* **Passage**:
########################################

Benchmark’s advice was to prepare for a variety of scenarios.
“The one thing we didn’t plan for in that initial phase was, ‘Oh my God, this is totally going to amp up the importance of digital,'” Vishria said. “Everything is going to actually accelerate.”
Revenue in 2020 ended up climbing 50% from the prior year to $102.5 million, and the company’s net loss narrowed. Growth has accelerated this year, with revenue in the second quarter jumping 66% to $39.3 million.
‘Not just making something up’
Skates started looking at direct listings in 2019, around the time Gurley began publicly advocating for companies to choose that option.
Skates attended an event that Gurley held in San Francisco, educating venture capitalists and founders on the mechanics and benefits of direct listings.
“I think a lot of the kind of qualities or characteristics or features of the direct listing really appealed to him,” Vishria said of Skates. “I find with a lot of the technical engineering founders, they like the kind of cleanliness of it. The stock’s going to open, we’re going to match buy and sell, we’re going to get a fair price. You’re not just making something up.”
After the event, Skates researched the process and talked with other board members about it. He said there wasn’t universal agreement, but they all indicated they’d support him either way.
One director, Neeraj Agrawal of Battery Ventures, said he supported an IPO, having gone that route with Coupa, Nutanix and others. But ultimately Agrawal came to see that there wouldn’t be a major difference in long-term shareholders, and appreciated that there was less dilution for existing backers.

########################################

(Spatial relationship records)

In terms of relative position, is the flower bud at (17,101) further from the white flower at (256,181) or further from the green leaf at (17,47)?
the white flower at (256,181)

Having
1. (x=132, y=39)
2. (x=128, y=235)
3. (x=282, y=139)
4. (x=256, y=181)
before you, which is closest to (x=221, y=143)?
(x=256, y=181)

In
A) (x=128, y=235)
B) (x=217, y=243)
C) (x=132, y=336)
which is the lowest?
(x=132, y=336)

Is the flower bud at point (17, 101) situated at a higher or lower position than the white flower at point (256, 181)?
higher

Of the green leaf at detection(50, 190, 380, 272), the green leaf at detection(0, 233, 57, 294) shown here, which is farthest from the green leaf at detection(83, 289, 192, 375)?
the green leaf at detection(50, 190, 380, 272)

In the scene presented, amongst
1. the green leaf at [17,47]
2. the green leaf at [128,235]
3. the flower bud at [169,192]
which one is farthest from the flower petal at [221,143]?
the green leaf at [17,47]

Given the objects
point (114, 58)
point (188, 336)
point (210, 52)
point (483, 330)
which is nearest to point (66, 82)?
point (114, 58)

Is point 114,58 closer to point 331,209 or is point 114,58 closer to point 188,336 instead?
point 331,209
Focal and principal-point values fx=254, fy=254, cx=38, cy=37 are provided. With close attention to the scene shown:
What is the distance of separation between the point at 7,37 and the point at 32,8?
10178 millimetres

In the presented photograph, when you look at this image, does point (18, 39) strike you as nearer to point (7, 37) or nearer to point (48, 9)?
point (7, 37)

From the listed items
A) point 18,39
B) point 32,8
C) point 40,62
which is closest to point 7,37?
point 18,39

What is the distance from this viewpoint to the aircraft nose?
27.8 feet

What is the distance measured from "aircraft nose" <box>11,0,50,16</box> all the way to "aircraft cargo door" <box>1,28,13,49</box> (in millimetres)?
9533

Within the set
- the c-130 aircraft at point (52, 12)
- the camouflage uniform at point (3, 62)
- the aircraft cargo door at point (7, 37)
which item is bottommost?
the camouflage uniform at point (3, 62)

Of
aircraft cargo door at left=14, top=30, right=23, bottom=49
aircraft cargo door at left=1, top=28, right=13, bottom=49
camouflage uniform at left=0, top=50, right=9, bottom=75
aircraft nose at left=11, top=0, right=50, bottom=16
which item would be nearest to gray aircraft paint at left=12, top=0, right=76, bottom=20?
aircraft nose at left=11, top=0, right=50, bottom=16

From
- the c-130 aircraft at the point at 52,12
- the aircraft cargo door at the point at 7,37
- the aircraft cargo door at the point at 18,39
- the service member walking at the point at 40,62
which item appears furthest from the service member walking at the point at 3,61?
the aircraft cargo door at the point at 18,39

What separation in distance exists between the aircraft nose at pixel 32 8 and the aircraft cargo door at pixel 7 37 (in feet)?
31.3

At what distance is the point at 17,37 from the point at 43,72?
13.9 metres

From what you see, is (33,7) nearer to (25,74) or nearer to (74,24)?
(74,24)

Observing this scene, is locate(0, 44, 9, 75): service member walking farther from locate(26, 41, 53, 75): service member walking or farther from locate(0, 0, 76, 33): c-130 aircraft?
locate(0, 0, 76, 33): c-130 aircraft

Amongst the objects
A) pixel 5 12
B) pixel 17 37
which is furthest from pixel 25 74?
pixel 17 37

########################################

* **Requirement**:
Continue the passage about Skates weighing a direct listing, starting after its last sentence.

* **Response below**:
“The thing that was really clear to us is IPOs traditionally underprice companies, and not by a little bit, by a lot — hundreds of millions of dollars on average,” Skates said. “As a fiduciary to our current shareholders, it’s just totally unacceptable to give them a bad deal.”
Agrawal called it a “a watershed moment for direct listings in my world.”
Amplitude did sell some stock earlier this year at what amounted to an IPO discount. Beginning in May, the company raised $200 million, selling shares at $32.02 a piece. As of Tuesday’s close, the buyers, which include Sequoia and Battery, were up 71% in just a few months.
But one of the primary benefits of a direct listing is that existing shareholders, most notably employees, aren’t locked up and can start selling stock right away rather than watching the company hand over shares to new investors, who can trade immediately.
“Public market funds — they don’t need money. They’re the richest people in the world,” Skates said. “They’ll be fine. You need to give it to your shareholders.”